What the exercise asks ::
Transcribe each entry below exactly. Pictures do not go in the copy.

────────────────

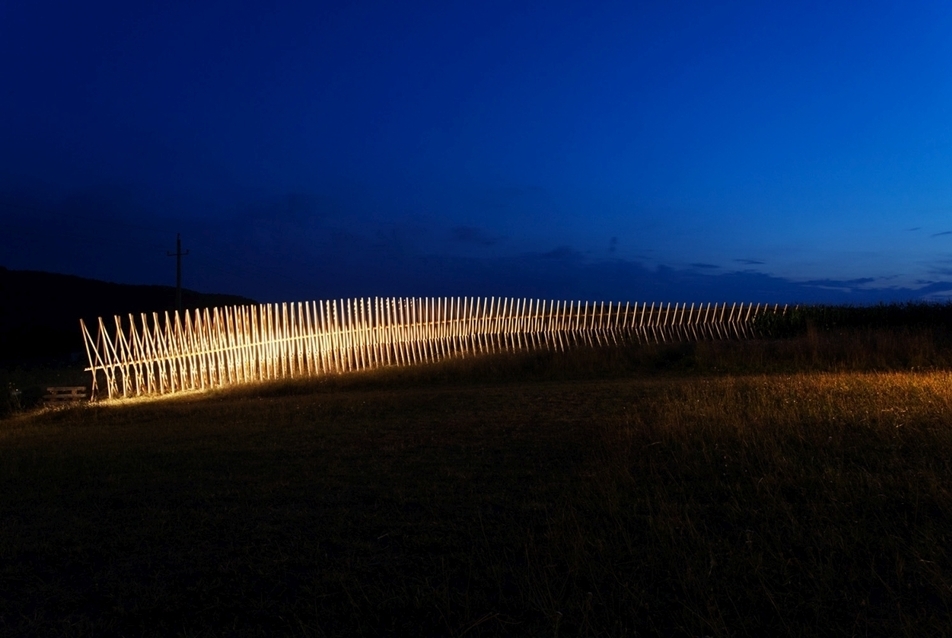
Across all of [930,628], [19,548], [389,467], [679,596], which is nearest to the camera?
[930,628]

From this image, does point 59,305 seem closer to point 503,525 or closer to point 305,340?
point 305,340

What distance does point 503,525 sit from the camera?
4.66 meters

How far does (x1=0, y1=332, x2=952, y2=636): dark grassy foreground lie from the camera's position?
3.47 metres

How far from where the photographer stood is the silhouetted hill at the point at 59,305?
35.2 meters

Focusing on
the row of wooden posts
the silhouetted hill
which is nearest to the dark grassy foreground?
the row of wooden posts

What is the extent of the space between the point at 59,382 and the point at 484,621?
17.5 m

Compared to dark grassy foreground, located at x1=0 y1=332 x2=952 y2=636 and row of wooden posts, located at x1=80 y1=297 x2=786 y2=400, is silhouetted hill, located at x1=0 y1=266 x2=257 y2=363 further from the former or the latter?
dark grassy foreground, located at x1=0 y1=332 x2=952 y2=636

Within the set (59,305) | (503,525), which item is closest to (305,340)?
(503,525)

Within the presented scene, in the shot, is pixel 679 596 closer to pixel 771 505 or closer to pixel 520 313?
pixel 771 505

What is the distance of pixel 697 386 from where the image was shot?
11953mm

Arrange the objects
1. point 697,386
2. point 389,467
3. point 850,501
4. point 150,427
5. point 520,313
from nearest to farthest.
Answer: point 850,501 → point 389,467 → point 150,427 → point 697,386 → point 520,313

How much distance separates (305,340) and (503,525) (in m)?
13.8

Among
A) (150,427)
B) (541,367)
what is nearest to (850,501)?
(150,427)

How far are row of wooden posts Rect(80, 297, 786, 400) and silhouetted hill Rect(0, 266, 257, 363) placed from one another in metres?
15.6
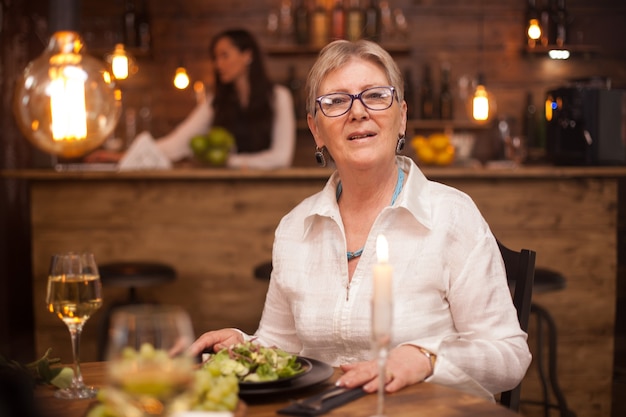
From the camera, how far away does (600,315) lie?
3.67 meters

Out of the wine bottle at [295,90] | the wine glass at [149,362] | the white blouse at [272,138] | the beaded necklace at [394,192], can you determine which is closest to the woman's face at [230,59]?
the white blouse at [272,138]

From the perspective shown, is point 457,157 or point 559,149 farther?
point 457,157

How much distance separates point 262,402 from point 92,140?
120 centimetres

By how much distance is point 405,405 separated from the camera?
129 cm

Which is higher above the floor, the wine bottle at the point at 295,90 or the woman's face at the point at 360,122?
the wine bottle at the point at 295,90

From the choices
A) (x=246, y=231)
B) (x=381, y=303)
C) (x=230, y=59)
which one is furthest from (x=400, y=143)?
(x=230, y=59)

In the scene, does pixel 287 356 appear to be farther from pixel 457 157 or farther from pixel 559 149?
pixel 457 157

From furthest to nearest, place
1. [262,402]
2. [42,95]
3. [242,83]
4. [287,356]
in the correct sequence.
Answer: [242,83] → [42,95] → [287,356] → [262,402]

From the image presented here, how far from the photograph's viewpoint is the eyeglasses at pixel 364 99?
5.98ft

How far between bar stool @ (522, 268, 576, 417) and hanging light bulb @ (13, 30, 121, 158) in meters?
1.81

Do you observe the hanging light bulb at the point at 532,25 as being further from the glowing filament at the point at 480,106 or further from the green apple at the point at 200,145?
the green apple at the point at 200,145

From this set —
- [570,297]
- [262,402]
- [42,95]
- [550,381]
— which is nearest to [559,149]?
[570,297]

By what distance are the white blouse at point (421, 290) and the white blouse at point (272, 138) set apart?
2234mm

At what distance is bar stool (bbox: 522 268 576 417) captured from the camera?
3207 mm
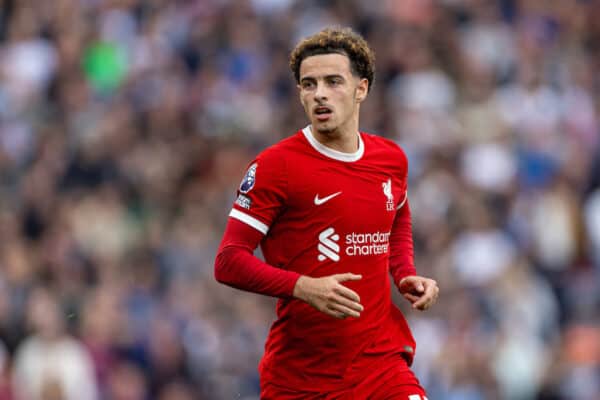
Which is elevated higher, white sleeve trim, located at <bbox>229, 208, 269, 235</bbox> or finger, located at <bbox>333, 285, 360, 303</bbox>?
white sleeve trim, located at <bbox>229, 208, 269, 235</bbox>

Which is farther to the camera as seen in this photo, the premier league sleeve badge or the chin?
the chin

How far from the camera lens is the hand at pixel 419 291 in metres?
6.50

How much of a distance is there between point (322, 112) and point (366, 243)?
664mm

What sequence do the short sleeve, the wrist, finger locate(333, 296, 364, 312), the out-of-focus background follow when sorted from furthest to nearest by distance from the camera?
the out-of-focus background, the short sleeve, the wrist, finger locate(333, 296, 364, 312)

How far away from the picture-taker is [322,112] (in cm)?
649

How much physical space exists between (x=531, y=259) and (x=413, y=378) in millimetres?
6631

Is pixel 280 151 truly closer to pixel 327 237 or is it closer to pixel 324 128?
pixel 324 128

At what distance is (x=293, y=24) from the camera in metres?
15.8

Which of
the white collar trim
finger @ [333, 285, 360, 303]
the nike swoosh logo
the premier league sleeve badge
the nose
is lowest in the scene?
finger @ [333, 285, 360, 303]

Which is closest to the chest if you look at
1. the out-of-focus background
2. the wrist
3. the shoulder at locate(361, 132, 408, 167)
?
the shoulder at locate(361, 132, 408, 167)

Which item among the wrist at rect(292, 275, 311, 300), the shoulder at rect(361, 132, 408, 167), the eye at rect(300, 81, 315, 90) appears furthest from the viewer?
the shoulder at rect(361, 132, 408, 167)

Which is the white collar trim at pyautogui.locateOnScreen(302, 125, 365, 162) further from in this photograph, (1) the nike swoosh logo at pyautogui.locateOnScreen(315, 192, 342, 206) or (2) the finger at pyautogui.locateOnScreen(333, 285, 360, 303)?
(2) the finger at pyautogui.locateOnScreen(333, 285, 360, 303)

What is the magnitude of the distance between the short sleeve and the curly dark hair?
0.53 meters

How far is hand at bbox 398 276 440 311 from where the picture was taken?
650 centimetres
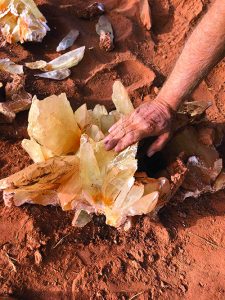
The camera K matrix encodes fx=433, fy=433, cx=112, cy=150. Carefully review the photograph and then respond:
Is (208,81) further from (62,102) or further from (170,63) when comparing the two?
(62,102)

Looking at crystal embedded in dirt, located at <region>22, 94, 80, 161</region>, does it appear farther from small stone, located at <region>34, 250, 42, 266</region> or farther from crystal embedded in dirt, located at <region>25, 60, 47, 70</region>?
crystal embedded in dirt, located at <region>25, 60, 47, 70</region>

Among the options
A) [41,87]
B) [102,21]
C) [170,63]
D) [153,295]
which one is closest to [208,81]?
[170,63]

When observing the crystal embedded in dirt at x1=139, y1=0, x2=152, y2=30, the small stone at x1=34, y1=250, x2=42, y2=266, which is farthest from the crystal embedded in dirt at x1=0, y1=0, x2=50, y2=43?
the small stone at x1=34, y1=250, x2=42, y2=266

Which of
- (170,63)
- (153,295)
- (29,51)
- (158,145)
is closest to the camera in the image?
(153,295)

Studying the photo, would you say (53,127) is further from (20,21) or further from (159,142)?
(20,21)

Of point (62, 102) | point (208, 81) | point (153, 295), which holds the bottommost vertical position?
point (153, 295)

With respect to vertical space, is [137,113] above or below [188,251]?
above
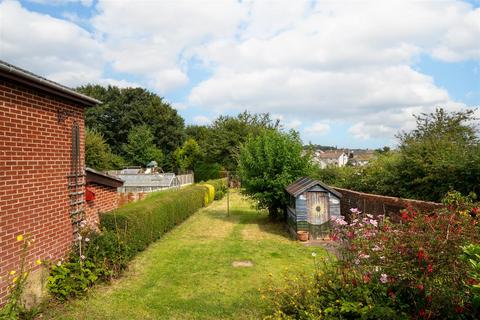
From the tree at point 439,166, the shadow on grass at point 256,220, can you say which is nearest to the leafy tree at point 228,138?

────────────────

Worked solution ::
Across all of [930,628], [19,548], [389,467], [679,596], which is nearest to the camera?
[930,628]

From this image, does point 59,305 seem closer to point 503,525 or closer to point 305,340?
point 305,340

What distance does point 503,525 sit from the camera?
4.66 meters

How far does (x1=0, y1=332, x2=952, y2=636): dark grassy foreground lie from the camera's position?
3.47 metres

How far from where the photographer stood is the silhouetted hill at the point at 59,305?
35.2 meters

Focusing on
the row of wooden posts
the silhouetted hill
which is nearest to the dark grassy foreground?
the row of wooden posts

What is the extent of the space between the point at 59,382 and the point at 484,621?
17.5 m

Compared to dark grassy foreground, located at x1=0 y1=332 x2=952 y2=636 and row of wooden posts, located at x1=80 y1=297 x2=786 y2=400, is silhouetted hill, located at x1=0 y1=266 x2=257 y2=363 further from the former or the latter?
dark grassy foreground, located at x1=0 y1=332 x2=952 y2=636

Within the set (59,305) | (503,525), which item is closest to (305,340)?
(503,525)

Within the presented scene, in the shot, is pixel 679 596 closer to pixel 771 505 or closer to pixel 520 313?
pixel 771 505

What is the distance of pixel 697 386 from where the image was shot?
11953mm

Arrange the objects
1. point 697,386
2. point 389,467
3. point 850,501
4. point 150,427
5. point 520,313
from nearest to farthest.
Answer: point 850,501 → point 389,467 → point 150,427 → point 697,386 → point 520,313

How much distance separates (305,340) and (503,525) (in m)?
13.8

Among
A) (150,427)
B) (541,367)
what is nearest to (850,501)?
(150,427)

How far are row of wooden posts Rect(80, 297, 786, 400) and silhouetted hill Rect(0, 266, 257, 363) placed from one another in metres?
15.6
From the camera, how far away does (600,315) lie?
3.67 meters

Out of the wine bottle at [295,90] | the wine glass at [149,362] | the white blouse at [272,138] | the beaded necklace at [394,192], can you determine which is closest to the woman's face at [230,59]?
the white blouse at [272,138]

From the perspective shown, is point 457,157 or point 559,149 farther?
point 457,157

How much distance separates point 262,402 from point 92,140?
120 centimetres

By how much distance is point 405,405 separated from the camera?
129 cm

Which is higher above the floor, the wine bottle at the point at 295,90 or the woman's face at the point at 360,122?
the wine bottle at the point at 295,90

From the choices
A) (x=246, y=231)
B) (x=381, y=303)
C) (x=230, y=59)
which one is furthest from (x=400, y=143)?
(x=230, y=59)

In the scene, does pixel 287 356 appear to be farther from pixel 457 157 or farther from pixel 559 149?
pixel 457 157

From furthest to nearest, place
1. [262,402]
2. [42,95]
3. [242,83]
4. [287,356]
in the correct sequence.
Answer: [242,83] → [42,95] → [287,356] → [262,402]

From the image presented here, how far from the photograph's viewpoint is the eyeglasses at pixel 364 99?
5.98ft

How far between bar stool @ (522, 268, 576, 417) and hanging light bulb @ (13, 30, 121, 158) in meters?
1.81

Do you observe the hanging light bulb at the point at 532,25 as being further from the glowing filament at the point at 480,106 or further from the green apple at the point at 200,145?
the green apple at the point at 200,145

From this set —
- [570,297]
- [262,402]
- [42,95]
- [550,381]
— which is nearest to [559,149]?
[570,297]

By what distance are the white blouse at point (421, 290) and the white blouse at point (272, 138) set apart?
2234mm

At what distance is bar stool (bbox: 522 268 576 417) captured from the camera?
3207 mm
Which is elevated higher, white sleeve trim, located at <bbox>229, 208, 269, 235</bbox> or finger, located at <bbox>333, 285, 360, 303</bbox>?
white sleeve trim, located at <bbox>229, 208, 269, 235</bbox>

Which is farther to the camera as seen in this photo, the premier league sleeve badge or the chin?
the chin

How far from the camera lens is the hand at pixel 419 291 in metres?
6.50

How much of a distance is there between point (322, 112) and point (366, 243)?
664mm

What sequence do the short sleeve, the wrist, finger locate(333, 296, 364, 312), the out-of-focus background follow when sorted from furthest to nearest by distance from the camera?
the out-of-focus background, the short sleeve, the wrist, finger locate(333, 296, 364, 312)

How far away from the picture-taker is [322,112] (in cm)?
649

How much physical space exists between (x=531, y=259) and (x=413, y=378) in millimetres?
6631

Is pixel 280 151 truly closer to pixel 327 237 or is it closer to pixel 324 128?
pixel 324 128

At what distance is (x=293, y=24) from the camera in metres?
15.8

Which of
the white collar trim
finger @ [333, 285, 360, 303]
the nike swoosh logo
the premier league sleeve badge
the nose
is lowest in the scene?
finger @ [333, 285, 360, 303]

Which is closest to the chest if you look at
1. the out-of-focus background
2. the wrist
3. the shoulder at locate(361, 132, 408, 167)
?
the shoulder at locate(361, 132, 408, 167)

Which item among the wrist at rect(292, 275, 311, 300), the shoulder at rect(361, 132, 408, 167), the eye at rect(300, 81, 315, 90) appears furthest from the viewer?
the shoulder at rect(361, 132, 408, 167)

Which is the white collar trim at pyautogui.locateOnScreen(302, 125, 365, 162) further from in this photograph, (1) the nike swoosh logo at pyautogui.locateOnScreen(315, 192, 342, 206) or (2) the finger at pyautogui.locateOnScreen(333, 285, 360, 303)?
(2) the finger at pyautogui.locateOnScreen(333, 285, 360, 303)

What is the magnitude of the distance between the short sleeve and the curly dark hair?
0.53 meters

How far is hand at bbox 398 276 440 311 from where the picture was taken?
650 centimetres
The camera K matrix encodes fx=433, fy=433, cx=112, cy=150. Carefully review the photograph and then respond:
Is (208,81) further from (62,102) or further from (170,63) when comparing the two?
(62,102)

Looking at crystal embedded in dirt, located at <region>22, 94, 80, 161</region>, does it appear farther from small stone, located at <region>34, 250, 42, 266</region> or farther from crystal embedded in dirt, located at <region>25, 60, 47, 70</region>?
crystal embedded in dirt, located at <region>25, 60, 47, 70</region>

Among the options
A) [41,87]
B) [102,21]
C) [170,63]
D) [153,295]
which one is closest to [208,81]?
[170,63]

When observing the crystal embedded in dirt at x1=139, y1=0, x2=152, y2=30, the small stone at x1=34, y1=250, x2=42, y2=266, which is farthest from the crystal embedded in dirt at x1=0, y1=0, x2=50, y2=43?
the small stone at x1=34, y1=250, x2=42, y2=266

Which of
- (170,63)
- (153,295)
- (29,51)
- (158,145)
is closest to the camera in the image?
(153,295)

Studying the photo, would you say (53,127) is further from (20,21) or further from (159,142)?
(20,21)

Of point (62, 102) | point (208, 81) | point (153, 295), which holds the bottommost vertical position?
point (153, 295)

With respect to vertical space, is [137,113] above or below [188,251]?
above
From the tree at point 439,166, the shadow on grass at point 256,220, can you say which is nearest to the leafy tree at point 228,138?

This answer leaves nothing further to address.